I sawed down some huge holly boughs the other week, and they needed to be cut into plant stakes. Holly is, of course, just horrible to handle, and the leaves prick even through good gardening gloves. But, with care, you can strip the branches and leaves off. Holly is a very hard wood that tends to grow fairly straight – it used to be used for chariot axles, and is in demand today as material for walking sticks. Veteran walkers are known to cut themselves a holly stick at the start of their rambles, as noted in Robert Macfarlane’s THE OLD WAYS. (UK) (US/CAN/EUR+)
I live in what was probably the outer edge of Catuvellauni territory, and it’s an interesting thing to grasp a holly trunk and imagine it being cut into an axle for a chariot being ridden against the Romans. Caratacus of the Catuvellauni fought a resistance against the Romans, and the story goes that when the Brigantes betrayed him and handed him over, the Romans took him back to Rome as a prize and made him allocute in the Senate. His speech was so impressive that he was immediately pardoned and he and his family were invited to live in Rome. His last recorded comment is something along the lines of, “you live in the greatest city in the world, what the fuck did you want with our shitty huts?”
That was our holly that Caratacus flew across Essex on.
I needed the stakes to pin back some over-energetic bedding plants. Once the season is over, I can cut back the plants and remove the stakes, which I can then saw into smaller pieces for firewood. Holly will burn very well when “green,” but I’ll probably bundle and hang the pieces for a few months as a brief seasoning before they go in the fireplace for Christmas house heating.
And, the whole time I’m doing this, I’m working.
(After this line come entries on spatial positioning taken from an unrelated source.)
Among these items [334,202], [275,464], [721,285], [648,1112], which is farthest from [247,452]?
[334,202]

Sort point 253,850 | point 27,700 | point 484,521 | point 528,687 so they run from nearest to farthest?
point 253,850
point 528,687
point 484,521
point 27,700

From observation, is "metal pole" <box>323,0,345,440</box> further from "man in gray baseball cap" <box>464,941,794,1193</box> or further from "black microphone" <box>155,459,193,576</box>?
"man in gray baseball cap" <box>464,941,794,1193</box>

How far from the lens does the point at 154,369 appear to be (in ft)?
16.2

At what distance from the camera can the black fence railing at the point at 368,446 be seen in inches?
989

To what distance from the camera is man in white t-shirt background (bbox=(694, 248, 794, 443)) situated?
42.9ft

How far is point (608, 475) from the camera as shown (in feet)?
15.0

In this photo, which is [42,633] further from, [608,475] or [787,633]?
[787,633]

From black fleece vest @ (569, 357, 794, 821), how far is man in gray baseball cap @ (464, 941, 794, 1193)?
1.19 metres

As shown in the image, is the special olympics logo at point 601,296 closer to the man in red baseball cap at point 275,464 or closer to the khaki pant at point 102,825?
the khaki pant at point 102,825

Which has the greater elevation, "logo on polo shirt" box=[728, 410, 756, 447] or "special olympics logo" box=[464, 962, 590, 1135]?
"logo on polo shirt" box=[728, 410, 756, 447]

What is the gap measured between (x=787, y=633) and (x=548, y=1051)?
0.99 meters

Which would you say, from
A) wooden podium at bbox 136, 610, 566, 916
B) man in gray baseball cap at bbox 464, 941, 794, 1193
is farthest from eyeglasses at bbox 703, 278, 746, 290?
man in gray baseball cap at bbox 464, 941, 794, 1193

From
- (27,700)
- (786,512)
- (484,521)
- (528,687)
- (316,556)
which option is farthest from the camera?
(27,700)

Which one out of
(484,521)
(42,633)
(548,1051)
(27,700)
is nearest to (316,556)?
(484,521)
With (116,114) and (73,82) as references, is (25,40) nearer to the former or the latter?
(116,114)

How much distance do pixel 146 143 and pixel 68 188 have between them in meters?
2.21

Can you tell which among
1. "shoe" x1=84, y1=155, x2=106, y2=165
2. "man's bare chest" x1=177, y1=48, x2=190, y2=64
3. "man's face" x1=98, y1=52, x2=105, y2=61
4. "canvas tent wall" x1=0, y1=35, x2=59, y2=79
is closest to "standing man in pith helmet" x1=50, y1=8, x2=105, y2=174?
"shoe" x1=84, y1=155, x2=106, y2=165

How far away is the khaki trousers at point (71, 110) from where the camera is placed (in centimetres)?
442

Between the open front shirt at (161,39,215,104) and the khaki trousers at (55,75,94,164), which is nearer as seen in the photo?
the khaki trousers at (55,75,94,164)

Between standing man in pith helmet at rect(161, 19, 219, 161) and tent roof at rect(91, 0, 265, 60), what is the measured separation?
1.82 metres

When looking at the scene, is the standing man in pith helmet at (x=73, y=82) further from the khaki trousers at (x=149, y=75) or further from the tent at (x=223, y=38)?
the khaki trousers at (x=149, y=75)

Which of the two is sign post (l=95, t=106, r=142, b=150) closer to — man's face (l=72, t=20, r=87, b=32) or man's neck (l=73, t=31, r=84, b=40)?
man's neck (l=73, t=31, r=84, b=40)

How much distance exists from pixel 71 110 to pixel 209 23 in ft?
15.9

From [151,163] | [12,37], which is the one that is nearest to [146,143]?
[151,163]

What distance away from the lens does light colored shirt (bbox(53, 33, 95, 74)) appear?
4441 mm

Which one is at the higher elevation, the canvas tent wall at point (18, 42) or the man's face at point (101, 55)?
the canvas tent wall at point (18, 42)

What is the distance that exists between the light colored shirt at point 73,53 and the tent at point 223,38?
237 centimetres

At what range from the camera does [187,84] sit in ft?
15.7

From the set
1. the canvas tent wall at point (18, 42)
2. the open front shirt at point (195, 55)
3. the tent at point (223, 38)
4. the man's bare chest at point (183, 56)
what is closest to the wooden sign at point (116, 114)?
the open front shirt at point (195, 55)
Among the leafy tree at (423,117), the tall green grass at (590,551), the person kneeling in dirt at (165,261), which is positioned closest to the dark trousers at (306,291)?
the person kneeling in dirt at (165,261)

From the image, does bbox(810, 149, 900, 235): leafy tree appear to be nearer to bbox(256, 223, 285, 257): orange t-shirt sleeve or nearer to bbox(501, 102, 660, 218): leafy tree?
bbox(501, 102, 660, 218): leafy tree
Listening to podcasts while I’m doing the physical stuff, thinking about stories in the rest periods. I’m currently working on a project that I’ve been told to think about it as a “label.” It only has one piece so far, and we’re aiming for three. I’m doing construction in my head.
Being told you have a label is the sort of thing you dream about as a younger writer. You enter the field bursting with all the ideas you’ve been thinking about for years. Usually regardless of whether or not they’re any good.
They’re yours, and you’ve been dreaming about being able to tell them for so long, and all you want is the chance to get them out of your system. The test of you as a writer is whether or not you have more ideas once your original box of dreams is empty. Sometimes you’ll plant up the new shoots of ideas before they’re ready, just because you need to prove you can come up with new stuff. God knows I’ve published enough not-ready-for-sunlight stories with rotten roots. Once you see that you’ve done that, you know, A LOT, you get pickier. You distrust your first thought. And your second, and sometimes your third.
Aaaaand then you reach the age of 103 and some people show up and place their trust and resources in you and say, “this should be like your label,” and you immediately distrust all your first thoughts about what that could contain. You can’t fuck around with that. You have to show up as your best self, at full power, to justify that trust. You’re very aware that there’s a gulf between the ideas you might, in an idle moment, want to give some oxygen to, and the stories worth telling.
So, yeah. I may be digging holes and building things and shredding my skin as I whittle myself some holly stakes, but I’m working. I’m thinking about what’s next, and what stories are worth telling. And trying not to get potting soil inside the notebook pages. I need some solid axles for the chariot I’ve been asked to make.